**What is required**
Please extract from the entries below the part that opens with the line containing "Is the point" and closes with the line containing "455 centimetres", both lines included, copying it word for word. Leave the pictures out of your answer.
* * * * * * * * *
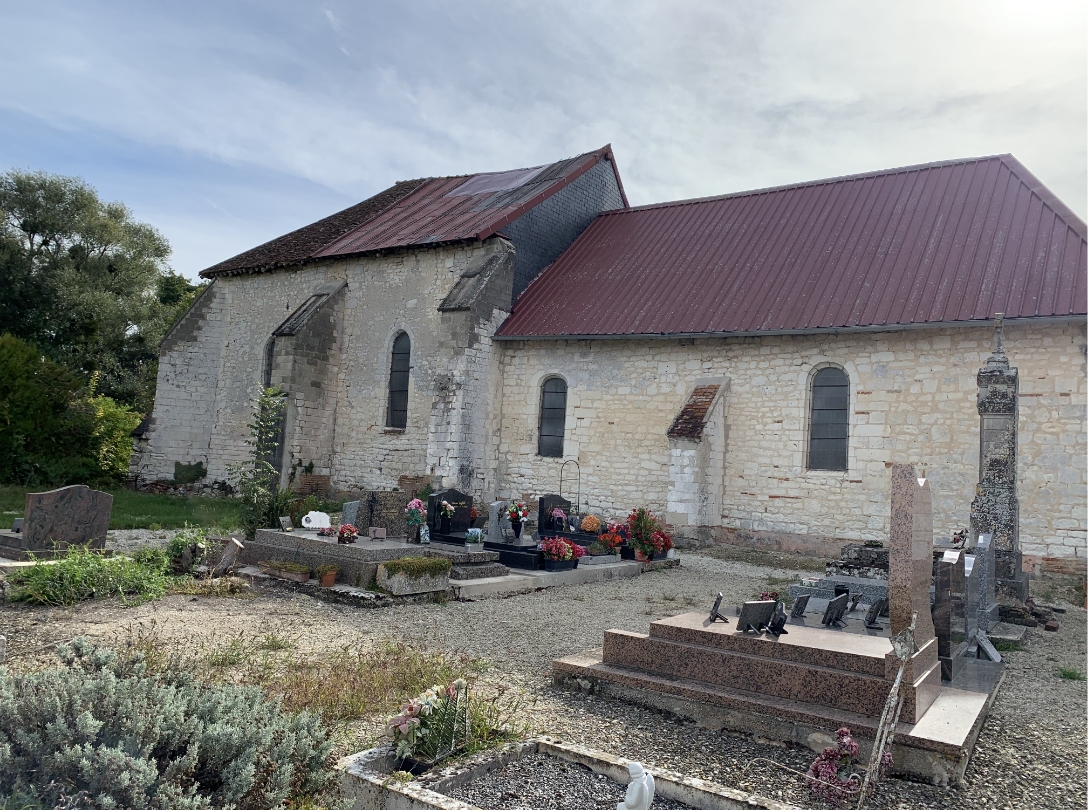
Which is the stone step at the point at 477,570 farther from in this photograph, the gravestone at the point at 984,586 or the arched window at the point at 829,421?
the arched window at the point at 829,421

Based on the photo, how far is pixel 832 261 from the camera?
50.0ft

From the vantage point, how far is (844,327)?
531 inches

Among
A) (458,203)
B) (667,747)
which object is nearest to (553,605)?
(667,747)

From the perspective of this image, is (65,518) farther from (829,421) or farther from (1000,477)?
(829,421)

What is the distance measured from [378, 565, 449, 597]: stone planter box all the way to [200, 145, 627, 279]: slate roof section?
33.4 feet

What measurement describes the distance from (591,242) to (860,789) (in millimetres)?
16929

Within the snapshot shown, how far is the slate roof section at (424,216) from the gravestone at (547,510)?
269 inches

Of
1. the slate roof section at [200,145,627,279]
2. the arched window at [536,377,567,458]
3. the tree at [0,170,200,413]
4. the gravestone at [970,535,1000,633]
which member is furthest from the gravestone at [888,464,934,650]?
the tree at [0,170,200,413]

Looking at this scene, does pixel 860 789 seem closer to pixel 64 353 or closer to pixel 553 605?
pixel 553 605

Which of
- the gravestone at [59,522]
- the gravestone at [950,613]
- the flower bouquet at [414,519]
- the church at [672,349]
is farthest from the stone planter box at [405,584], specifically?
the church at [672,349]

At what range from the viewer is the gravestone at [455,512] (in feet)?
39.4

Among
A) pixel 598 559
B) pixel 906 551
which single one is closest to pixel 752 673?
pixel 906 551

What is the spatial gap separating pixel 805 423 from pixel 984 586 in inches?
235

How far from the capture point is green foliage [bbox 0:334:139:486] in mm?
19875
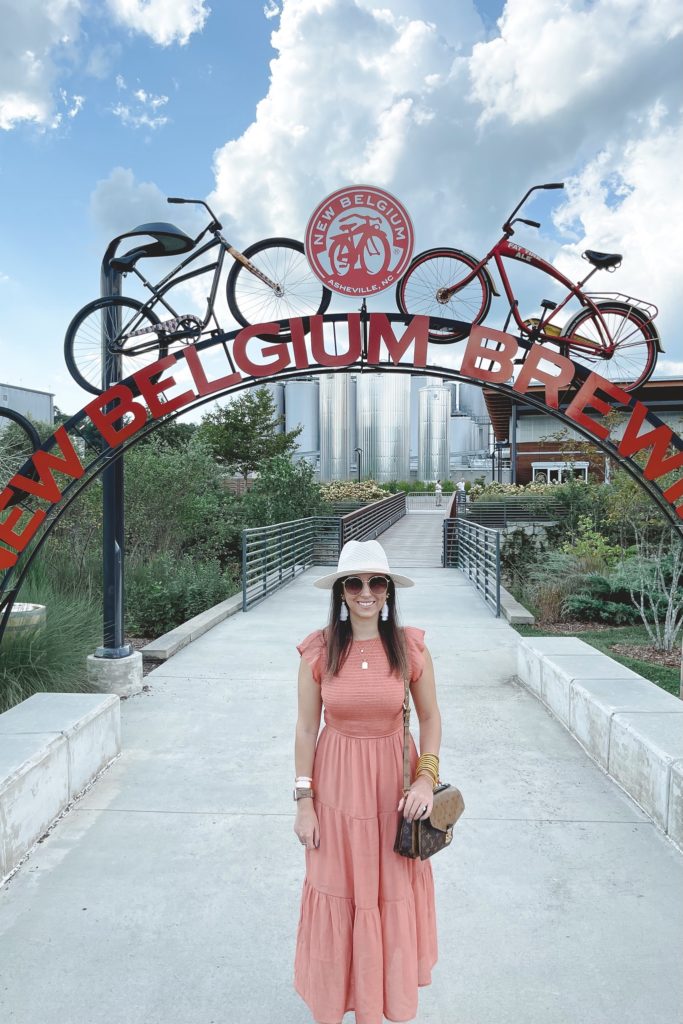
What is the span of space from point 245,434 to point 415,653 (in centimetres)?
3430

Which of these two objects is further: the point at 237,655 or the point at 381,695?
the point at 237,655

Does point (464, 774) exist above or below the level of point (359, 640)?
below

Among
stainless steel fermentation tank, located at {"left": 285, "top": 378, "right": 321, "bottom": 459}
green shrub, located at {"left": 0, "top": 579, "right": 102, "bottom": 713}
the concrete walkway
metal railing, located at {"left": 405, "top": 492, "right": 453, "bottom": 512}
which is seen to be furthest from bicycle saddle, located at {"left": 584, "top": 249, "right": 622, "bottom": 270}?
stainless steel fermentation tank, located at {"left": 285, "top": 378, "right": 321, "bottom": 459}

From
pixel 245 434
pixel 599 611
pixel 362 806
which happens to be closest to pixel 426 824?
pixel 362 806

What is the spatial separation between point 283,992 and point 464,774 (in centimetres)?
235

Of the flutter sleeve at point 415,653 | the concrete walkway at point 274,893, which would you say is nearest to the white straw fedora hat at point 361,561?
A: the flutter sleeve at point 415,653

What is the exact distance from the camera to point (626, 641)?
8852mm

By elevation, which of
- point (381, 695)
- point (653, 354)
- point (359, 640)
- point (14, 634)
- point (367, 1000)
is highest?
point (653, 354)

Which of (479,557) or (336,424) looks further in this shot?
(336,424)

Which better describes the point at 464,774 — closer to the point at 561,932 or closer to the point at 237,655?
the point at 561,932

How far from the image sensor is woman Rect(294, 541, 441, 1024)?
2160mm

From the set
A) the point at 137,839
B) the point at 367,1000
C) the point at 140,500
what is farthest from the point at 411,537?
the point at 367,1000

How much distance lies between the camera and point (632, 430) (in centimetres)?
528

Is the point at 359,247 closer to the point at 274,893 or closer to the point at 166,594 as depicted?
the point at 274,893
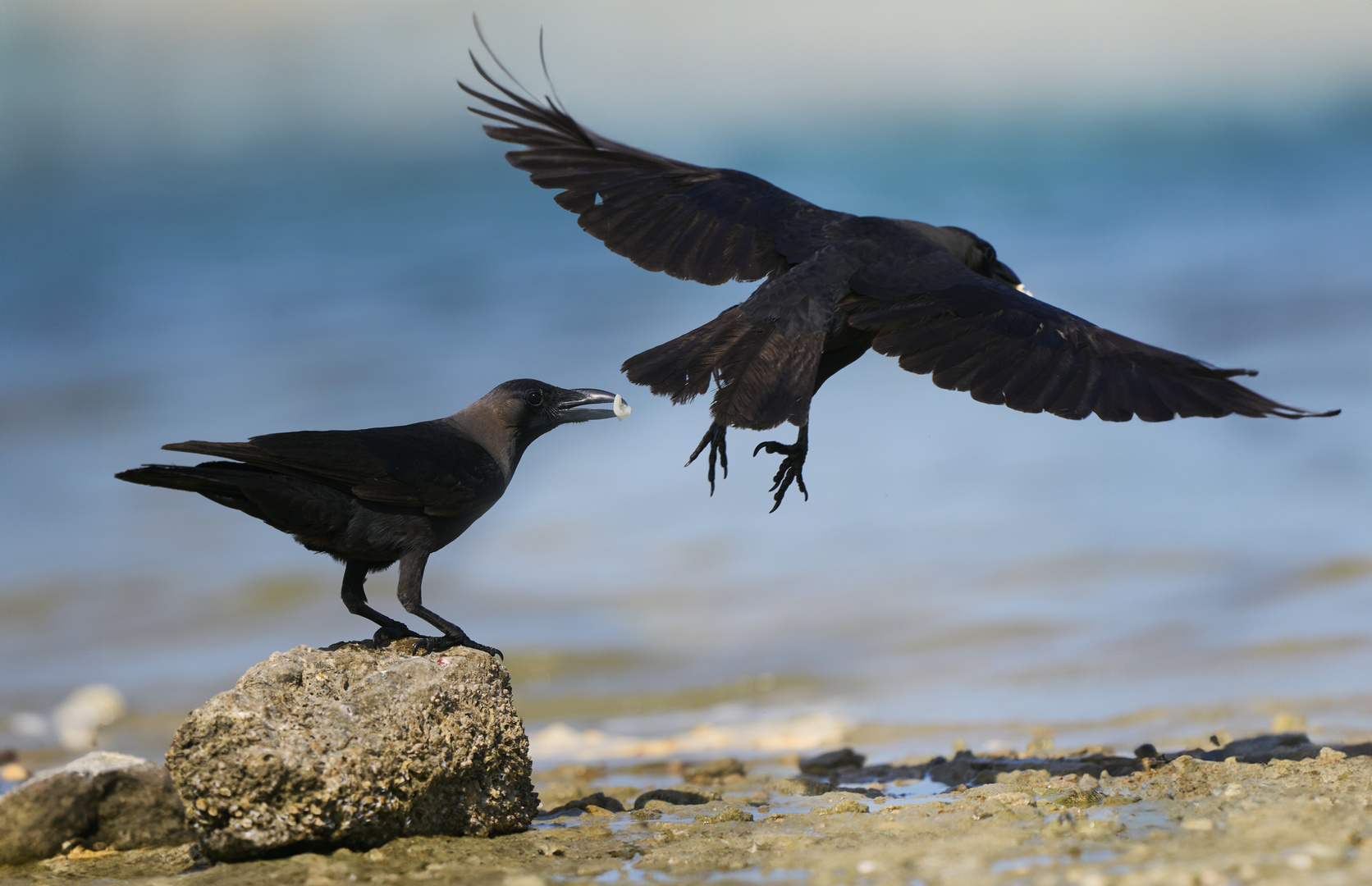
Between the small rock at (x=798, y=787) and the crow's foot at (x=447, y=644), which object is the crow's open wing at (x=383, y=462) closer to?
the crow's foot at (x=447, y=644)

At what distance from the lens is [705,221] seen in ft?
25.2

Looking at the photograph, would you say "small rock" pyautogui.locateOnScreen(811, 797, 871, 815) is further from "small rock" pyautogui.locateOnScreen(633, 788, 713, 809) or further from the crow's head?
the crow's head

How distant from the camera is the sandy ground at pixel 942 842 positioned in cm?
388

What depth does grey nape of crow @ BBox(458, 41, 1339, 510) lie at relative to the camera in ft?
19.7

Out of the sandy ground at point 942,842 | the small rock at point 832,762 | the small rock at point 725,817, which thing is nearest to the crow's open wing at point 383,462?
the sandy ground at point 942,842

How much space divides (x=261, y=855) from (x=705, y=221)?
455 centimetres

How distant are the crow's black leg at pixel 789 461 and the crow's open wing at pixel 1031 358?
2.54 feet

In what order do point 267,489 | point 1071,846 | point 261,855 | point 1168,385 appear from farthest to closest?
point 1168,385 → point 267,489 → point 261,855 → point 1071,846

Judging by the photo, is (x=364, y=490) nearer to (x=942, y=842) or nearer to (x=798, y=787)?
(x=942, y=842)

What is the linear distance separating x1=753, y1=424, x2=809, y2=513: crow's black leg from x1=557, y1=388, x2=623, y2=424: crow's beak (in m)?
0.93

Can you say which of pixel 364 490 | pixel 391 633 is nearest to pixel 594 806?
pixel 391 633

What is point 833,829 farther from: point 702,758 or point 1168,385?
point 702,758

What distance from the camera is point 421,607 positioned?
547 cm

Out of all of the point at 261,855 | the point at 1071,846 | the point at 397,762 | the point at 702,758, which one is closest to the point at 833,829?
the point at 1071,846
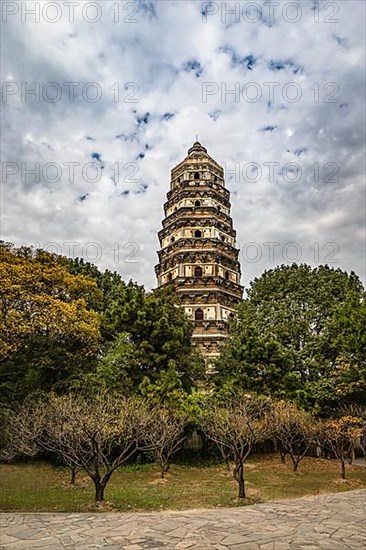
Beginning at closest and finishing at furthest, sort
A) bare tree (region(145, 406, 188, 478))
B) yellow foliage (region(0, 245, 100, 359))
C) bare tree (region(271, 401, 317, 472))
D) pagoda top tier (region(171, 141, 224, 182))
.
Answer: bare tree (region(145, 406, 188, 478)) → yellow foliage (region(0, 245, 100, 359)) → bare tree (region(271, 401, 317, 472)) → pagoda top tier (region(171, 141, 224, 182))

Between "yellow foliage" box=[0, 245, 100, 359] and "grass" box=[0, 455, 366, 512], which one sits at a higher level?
"yellow foliage" box=[0, 245, 100, 359]

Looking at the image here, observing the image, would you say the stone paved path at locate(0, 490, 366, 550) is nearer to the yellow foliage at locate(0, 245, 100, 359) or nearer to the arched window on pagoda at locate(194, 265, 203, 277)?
the yellow foliage at locate(0, 245, 100, 359)

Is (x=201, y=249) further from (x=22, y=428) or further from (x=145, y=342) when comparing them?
(x=22, y=428)

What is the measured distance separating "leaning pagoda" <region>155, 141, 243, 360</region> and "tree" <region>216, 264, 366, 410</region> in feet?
14.1

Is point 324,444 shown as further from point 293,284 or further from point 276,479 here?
point 293,284

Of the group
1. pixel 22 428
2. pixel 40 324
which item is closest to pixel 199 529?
→ pixel 22 428

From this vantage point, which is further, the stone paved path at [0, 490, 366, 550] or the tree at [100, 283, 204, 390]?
the tree at [100, 283, 204, 390]

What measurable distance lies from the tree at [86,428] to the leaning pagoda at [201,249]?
1376 centimetres

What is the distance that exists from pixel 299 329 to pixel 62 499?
14.3 m

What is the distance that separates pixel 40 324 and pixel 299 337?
1291 centimetres

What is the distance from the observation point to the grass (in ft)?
40.6

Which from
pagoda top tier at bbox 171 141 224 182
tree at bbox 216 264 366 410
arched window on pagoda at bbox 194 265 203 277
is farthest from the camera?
pagoda top tier at bbox 171 141 224 182

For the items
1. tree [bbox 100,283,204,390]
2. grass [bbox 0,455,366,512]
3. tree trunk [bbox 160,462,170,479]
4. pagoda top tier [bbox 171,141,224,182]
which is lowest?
grass [bbox 0,455,366,512]

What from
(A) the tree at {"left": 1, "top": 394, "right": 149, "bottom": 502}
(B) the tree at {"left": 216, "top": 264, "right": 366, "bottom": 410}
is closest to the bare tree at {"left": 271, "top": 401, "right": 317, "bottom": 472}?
(B) the tree at {"left": 216, "top": 264, "right": 366, "bottom": 410}
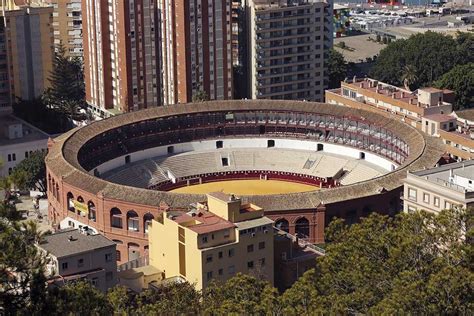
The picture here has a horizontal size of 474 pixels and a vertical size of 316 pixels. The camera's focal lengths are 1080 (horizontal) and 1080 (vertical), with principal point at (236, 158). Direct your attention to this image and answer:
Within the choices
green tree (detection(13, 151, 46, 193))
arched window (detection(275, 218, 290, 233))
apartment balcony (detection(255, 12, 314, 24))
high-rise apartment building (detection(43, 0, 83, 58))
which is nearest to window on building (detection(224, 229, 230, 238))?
* * * * * * * * *
**Response to the task**
Is the point at 359,247 closer to the point at 274,893 or closer to the point at 166,594 as depicted?
the point at 274,893
Between the small rock at (x=798, y=787) and the crow's foot at (x=447, y=644), which object is the crow's open wing at (x=383, y=462) closer to?
the crow's foot at (x=447, y=644)

At what distance from the lens is [705,221] seen in ft?
25.2

Looking at the photograph, would you say "small rock" pyautogui.locateOnScreen(811, 797, 871, 815) is further from "small rock" pyautogui.locateOnScreen(633, 788, 713, 809) or further from the crow's head?
the crow's head

How distant from the camera is the sandy ground at pixel 942 842 positioned in cm?
388

What depth does grey nape of crow @ BBox(458, 41, 1339, 510) lie at relative to the camera in ft?
19.7

Out of the sandy ground at point 942,842 | the small rock at point 832,762 | the small rock at point 725,817, which thing is nearest to the crow's open wing at point 383,462?
the sandy ground at point 942,842

How much space divides (x=261, y=855) from (x=705, y=221)?
455 centimetres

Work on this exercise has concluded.